**Given records**
----
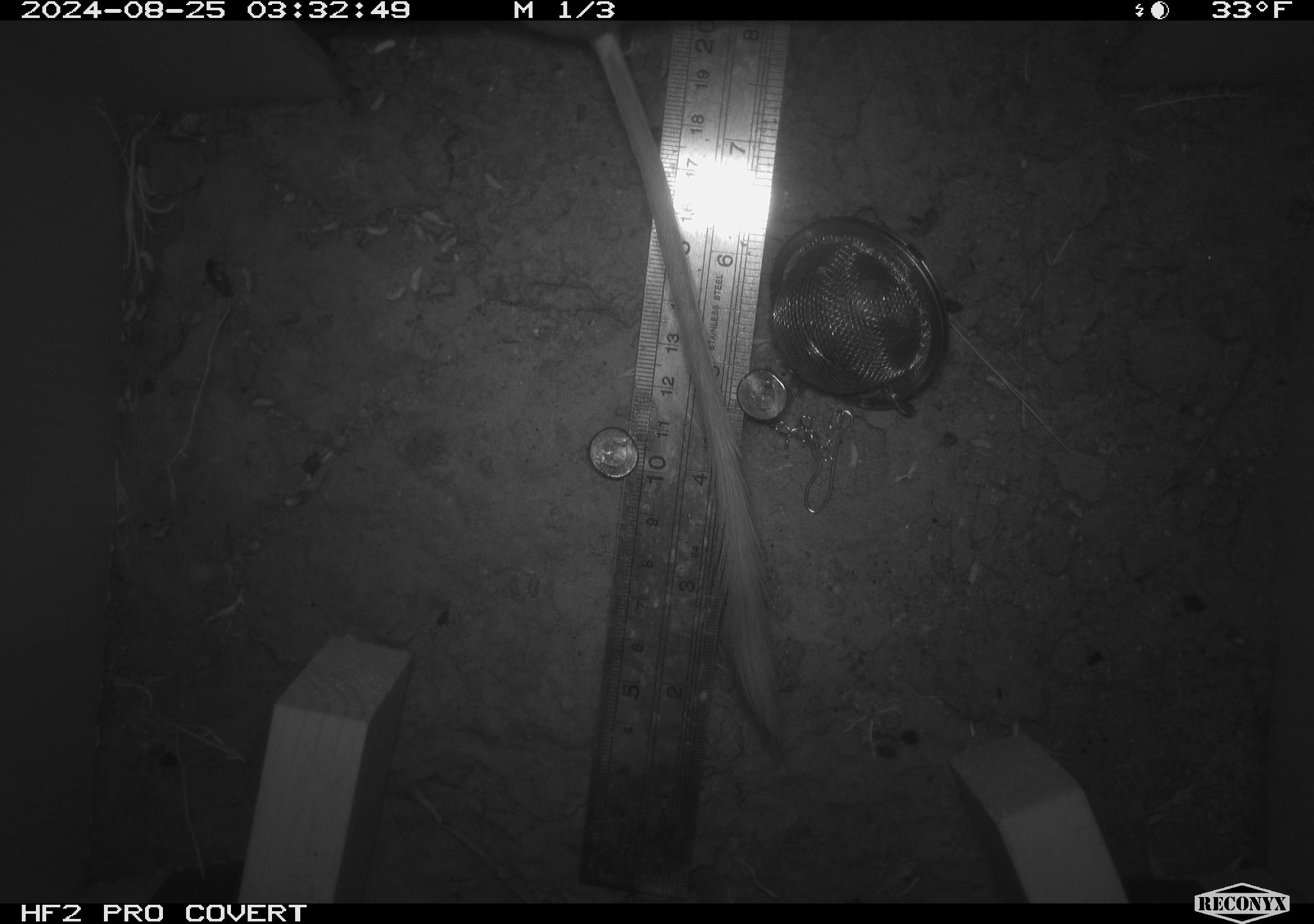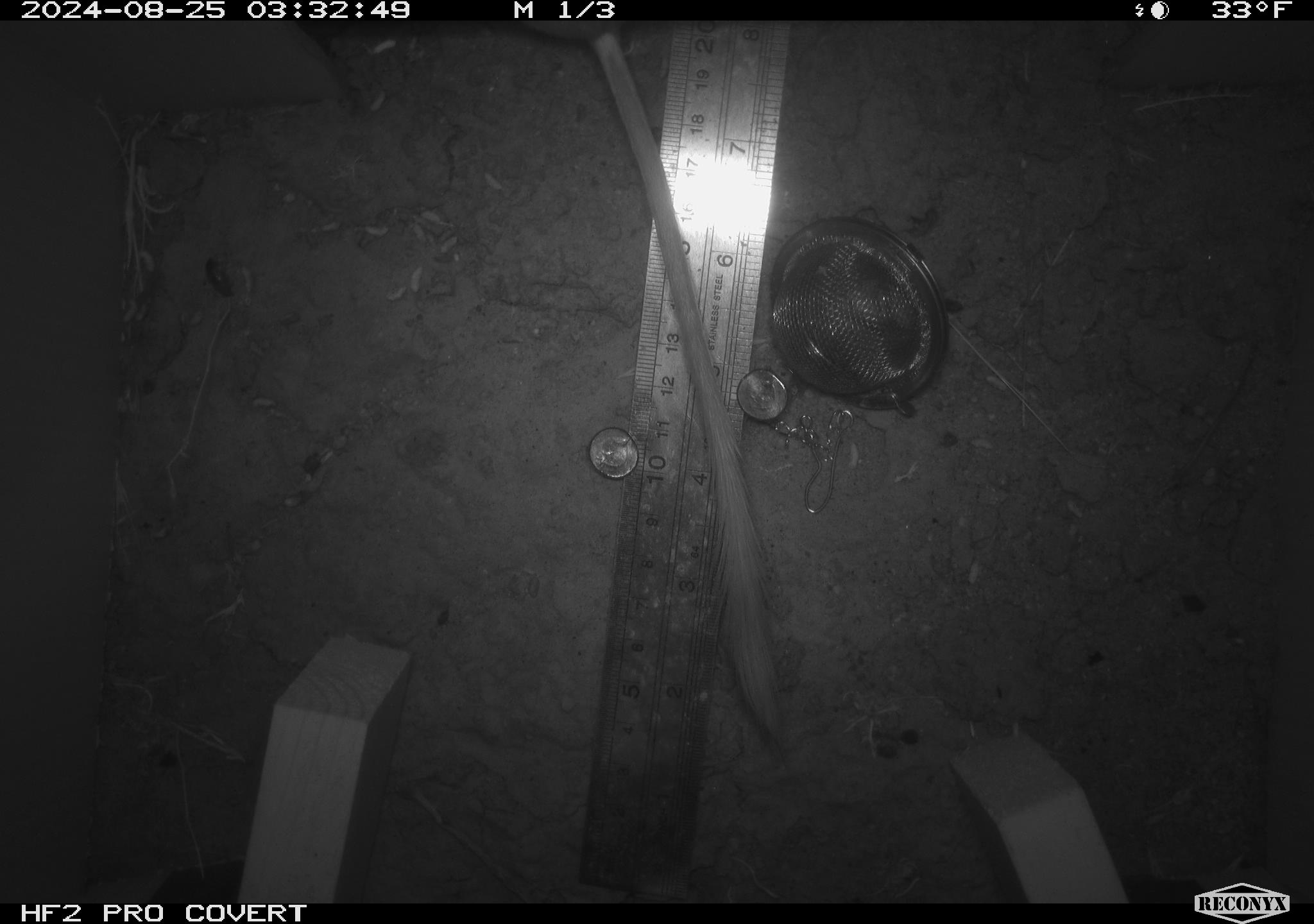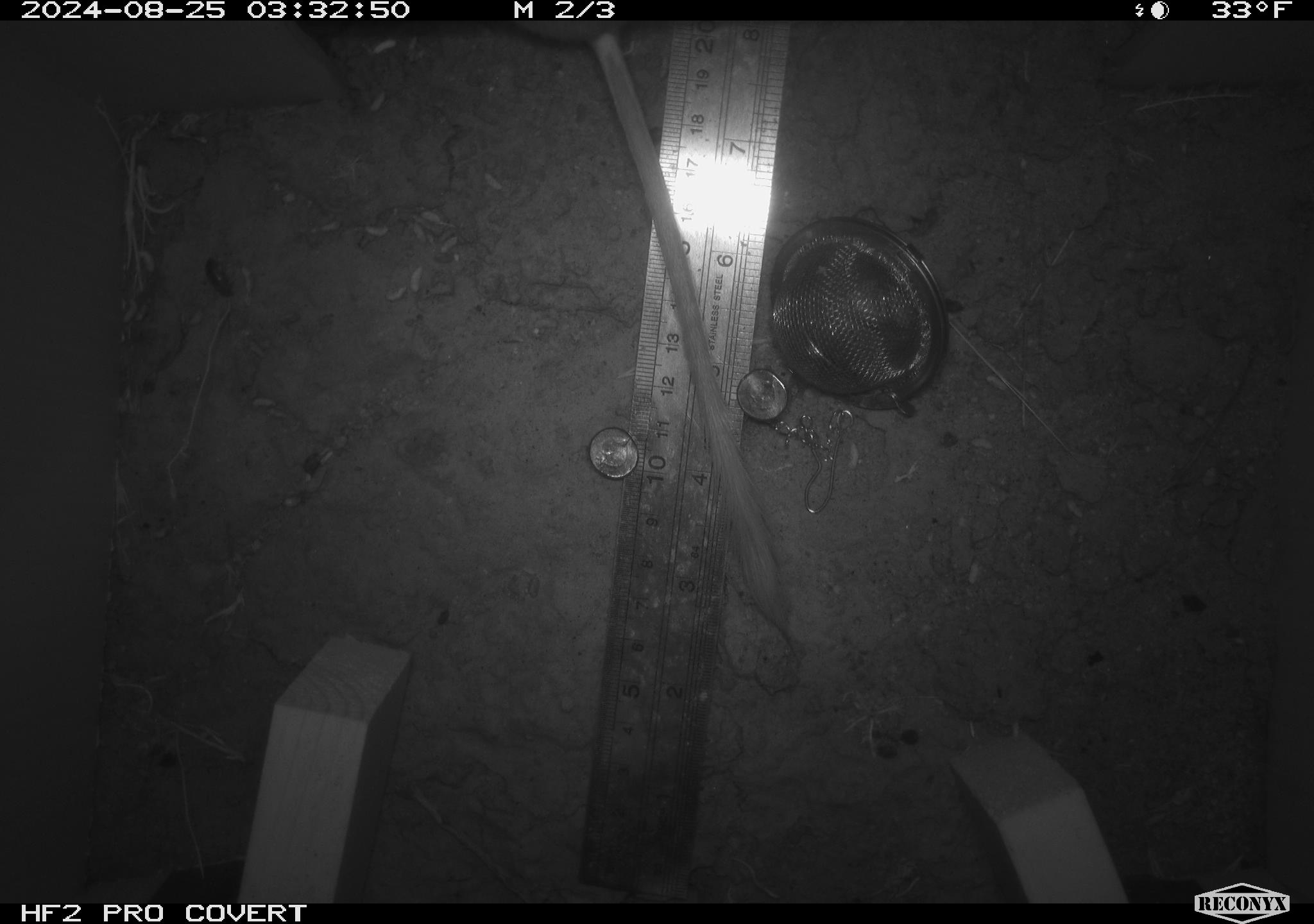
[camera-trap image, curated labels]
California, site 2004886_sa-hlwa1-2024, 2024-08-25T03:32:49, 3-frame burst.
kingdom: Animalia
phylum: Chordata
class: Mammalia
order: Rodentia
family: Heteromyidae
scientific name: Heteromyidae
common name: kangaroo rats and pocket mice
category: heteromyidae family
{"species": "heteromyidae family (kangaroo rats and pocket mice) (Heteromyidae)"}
----
Please copy only the lines from the one with "kingdom: Animalia" through the final line of the records above, both ends included.

**Solution to the problem**
kingdom: Animalia
phylum: Chordata
class: Mammalia
order: Rodentia
family: Heteromyidae
scientific name: Heteromyidae
common name: kangaroo rats and pocket mice
category: heteromyidae family
{"species": "heteromyidae family (kangaroo rats and pocket mice) (Heteromyidae)"}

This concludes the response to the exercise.